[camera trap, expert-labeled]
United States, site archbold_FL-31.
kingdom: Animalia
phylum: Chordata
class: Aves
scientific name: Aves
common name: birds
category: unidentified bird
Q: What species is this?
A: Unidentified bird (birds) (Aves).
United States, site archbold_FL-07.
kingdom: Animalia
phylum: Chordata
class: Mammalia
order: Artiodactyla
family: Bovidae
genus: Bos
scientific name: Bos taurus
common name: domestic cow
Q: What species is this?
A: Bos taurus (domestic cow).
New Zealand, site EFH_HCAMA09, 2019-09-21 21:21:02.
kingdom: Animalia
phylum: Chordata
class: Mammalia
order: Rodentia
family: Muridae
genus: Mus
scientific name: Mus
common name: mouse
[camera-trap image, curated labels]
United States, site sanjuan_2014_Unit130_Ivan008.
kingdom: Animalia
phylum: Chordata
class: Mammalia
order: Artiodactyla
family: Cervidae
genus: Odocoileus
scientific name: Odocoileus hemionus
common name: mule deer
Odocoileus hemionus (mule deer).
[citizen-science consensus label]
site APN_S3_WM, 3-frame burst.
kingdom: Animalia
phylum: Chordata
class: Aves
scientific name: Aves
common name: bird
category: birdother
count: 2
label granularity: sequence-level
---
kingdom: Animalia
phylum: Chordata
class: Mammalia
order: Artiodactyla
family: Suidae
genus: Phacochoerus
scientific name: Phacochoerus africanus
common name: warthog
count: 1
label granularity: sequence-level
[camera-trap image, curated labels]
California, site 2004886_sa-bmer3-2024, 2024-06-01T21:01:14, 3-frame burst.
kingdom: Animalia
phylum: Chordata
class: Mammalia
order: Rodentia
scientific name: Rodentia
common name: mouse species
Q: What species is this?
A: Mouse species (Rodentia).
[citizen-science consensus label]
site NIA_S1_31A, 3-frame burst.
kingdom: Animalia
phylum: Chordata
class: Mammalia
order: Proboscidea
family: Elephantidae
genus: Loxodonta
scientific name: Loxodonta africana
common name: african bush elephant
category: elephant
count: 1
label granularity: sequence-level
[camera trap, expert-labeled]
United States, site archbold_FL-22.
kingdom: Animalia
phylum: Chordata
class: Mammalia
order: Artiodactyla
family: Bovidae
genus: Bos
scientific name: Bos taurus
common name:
——————————
__Exercise description__
Pull every line with "frame" from the records.

__Written response__
site APN_S3_WM, 3-frame burst.
California, site 2004886_sa-bmer3-2024, 2024-06-01T21:01:14, 3-frame burst.
site NIA_S1_31A, 3-frame burst.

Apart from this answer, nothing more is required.